Riot: Civil Unrest asks these questions of the player as it places you in the shoes of protesters and riot police in real world situations that have taken place around the world. It’s an intriguing concept that places you in a position of power where your decisions can turn a peaceful protest into a running battlefield where the mob rules or try a much more passive approach. Before each level begins you get the choice of controlling the protesters or the riot police as well as the difficulty you wish to play at.

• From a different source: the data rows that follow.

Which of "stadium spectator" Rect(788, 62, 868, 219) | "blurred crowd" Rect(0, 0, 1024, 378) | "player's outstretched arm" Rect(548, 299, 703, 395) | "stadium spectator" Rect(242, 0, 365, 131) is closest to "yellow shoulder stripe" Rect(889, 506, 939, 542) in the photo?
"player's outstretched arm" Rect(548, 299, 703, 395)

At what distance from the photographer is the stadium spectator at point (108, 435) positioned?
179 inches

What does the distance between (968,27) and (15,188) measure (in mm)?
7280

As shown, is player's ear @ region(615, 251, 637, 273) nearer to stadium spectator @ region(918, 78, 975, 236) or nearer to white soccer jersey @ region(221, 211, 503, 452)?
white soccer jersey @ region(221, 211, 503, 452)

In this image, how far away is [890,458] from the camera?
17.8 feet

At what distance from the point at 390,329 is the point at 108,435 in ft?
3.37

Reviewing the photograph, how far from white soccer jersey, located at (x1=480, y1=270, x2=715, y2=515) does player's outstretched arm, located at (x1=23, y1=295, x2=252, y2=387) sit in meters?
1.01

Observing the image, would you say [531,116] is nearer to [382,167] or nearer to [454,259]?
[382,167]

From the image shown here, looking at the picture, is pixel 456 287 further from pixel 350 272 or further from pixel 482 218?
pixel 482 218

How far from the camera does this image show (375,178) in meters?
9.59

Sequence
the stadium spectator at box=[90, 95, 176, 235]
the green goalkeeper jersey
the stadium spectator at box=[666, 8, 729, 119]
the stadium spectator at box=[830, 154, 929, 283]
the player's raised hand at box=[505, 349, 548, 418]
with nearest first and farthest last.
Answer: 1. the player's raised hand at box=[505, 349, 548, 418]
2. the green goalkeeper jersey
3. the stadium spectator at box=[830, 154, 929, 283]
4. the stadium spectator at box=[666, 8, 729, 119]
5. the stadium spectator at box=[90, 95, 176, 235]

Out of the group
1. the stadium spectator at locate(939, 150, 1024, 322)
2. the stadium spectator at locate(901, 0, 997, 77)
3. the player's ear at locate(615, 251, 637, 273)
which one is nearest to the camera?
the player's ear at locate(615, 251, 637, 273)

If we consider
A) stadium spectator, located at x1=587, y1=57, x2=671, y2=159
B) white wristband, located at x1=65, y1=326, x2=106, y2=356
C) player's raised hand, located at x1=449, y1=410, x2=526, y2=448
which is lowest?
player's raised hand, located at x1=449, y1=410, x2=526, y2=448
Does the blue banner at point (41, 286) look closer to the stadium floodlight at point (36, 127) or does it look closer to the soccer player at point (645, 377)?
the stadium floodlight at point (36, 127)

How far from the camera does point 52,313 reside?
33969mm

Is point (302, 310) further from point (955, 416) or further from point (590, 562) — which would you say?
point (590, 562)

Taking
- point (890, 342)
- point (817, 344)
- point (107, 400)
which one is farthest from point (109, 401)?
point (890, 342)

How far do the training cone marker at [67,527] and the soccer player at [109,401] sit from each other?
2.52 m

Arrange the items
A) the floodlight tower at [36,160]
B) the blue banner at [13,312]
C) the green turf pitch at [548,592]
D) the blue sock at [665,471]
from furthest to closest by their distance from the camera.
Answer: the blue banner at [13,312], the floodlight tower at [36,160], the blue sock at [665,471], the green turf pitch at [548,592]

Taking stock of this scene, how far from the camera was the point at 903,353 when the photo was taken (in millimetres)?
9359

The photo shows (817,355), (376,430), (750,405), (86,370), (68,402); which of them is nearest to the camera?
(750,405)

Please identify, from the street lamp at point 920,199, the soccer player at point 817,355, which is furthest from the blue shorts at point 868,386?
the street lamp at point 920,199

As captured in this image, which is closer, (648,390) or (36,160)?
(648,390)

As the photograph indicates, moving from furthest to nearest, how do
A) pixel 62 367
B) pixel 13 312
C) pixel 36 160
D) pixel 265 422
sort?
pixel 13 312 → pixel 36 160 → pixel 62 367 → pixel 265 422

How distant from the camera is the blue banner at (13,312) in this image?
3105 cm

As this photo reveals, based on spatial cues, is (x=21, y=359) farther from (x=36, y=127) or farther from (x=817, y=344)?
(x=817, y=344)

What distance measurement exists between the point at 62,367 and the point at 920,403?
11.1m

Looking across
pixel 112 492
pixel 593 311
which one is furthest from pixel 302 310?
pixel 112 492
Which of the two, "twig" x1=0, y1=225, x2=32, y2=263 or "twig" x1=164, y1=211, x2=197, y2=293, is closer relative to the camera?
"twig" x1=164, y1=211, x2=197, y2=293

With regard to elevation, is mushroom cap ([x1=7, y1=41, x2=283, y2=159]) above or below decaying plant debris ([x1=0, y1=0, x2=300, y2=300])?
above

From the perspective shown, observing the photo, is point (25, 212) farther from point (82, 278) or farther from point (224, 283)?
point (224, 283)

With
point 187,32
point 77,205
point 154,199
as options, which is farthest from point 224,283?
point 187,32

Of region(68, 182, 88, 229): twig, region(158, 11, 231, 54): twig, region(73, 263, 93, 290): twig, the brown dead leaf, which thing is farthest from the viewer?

Before each scenario plays out you get to choose how you want to set up the side you have picked to play as. You can choose how many white flags you can carry, your defensive gear, how you divide your people up and how hostile your initial approach will be. How you set up here is critical because these choices will greatly affect the amount of people you have. You can use a variety of offensive and defensive items which you can use to rile antagonise the police with or help to subdue the protestors. You can also use various items to rally your rioters/police so you can use them more effectively.
Ordering a mass of people to do your bidding is as easy as using the joypad to select a specific command and highlight it. It’s a simple system that works well at times but for some reason doesn’t work well at other times. It’s unfortunate that in many cases my AI teammates just wouldn’t do what I asked them to do. Giving them an order to destroy something or rush forward and attack would either work or wouldn’t. It’s an extremely frustrating experience to see a mob of rioters/police pay no attention to your commands or even worse go and attack something else instead of your intended target.
The graphics also cause problems of their own as your groups grow in size and end up looking like a congealed clump of crap as they merge together.. They tend to stick together as one and singling out a specific group for a taks becomes a chore on itself. That’s not to say that the graphics aren’t up to the job because they are it’s just these moments when you need clarity to see what’s happening and you just can’t.
Riot: Civil Unrest has the makings of a great game that’s not only factual but also strives to bring home the realities of public unrest. Whether your playing as the rioters or the police each side brings with it their own challenges and viewpoint of the situation. Unfortunately the games mechanics bring it down and the hit or miss AI turn what should have been an engrossing look at what happens when governments come up against the will of the people into just another run of the mill RTS game.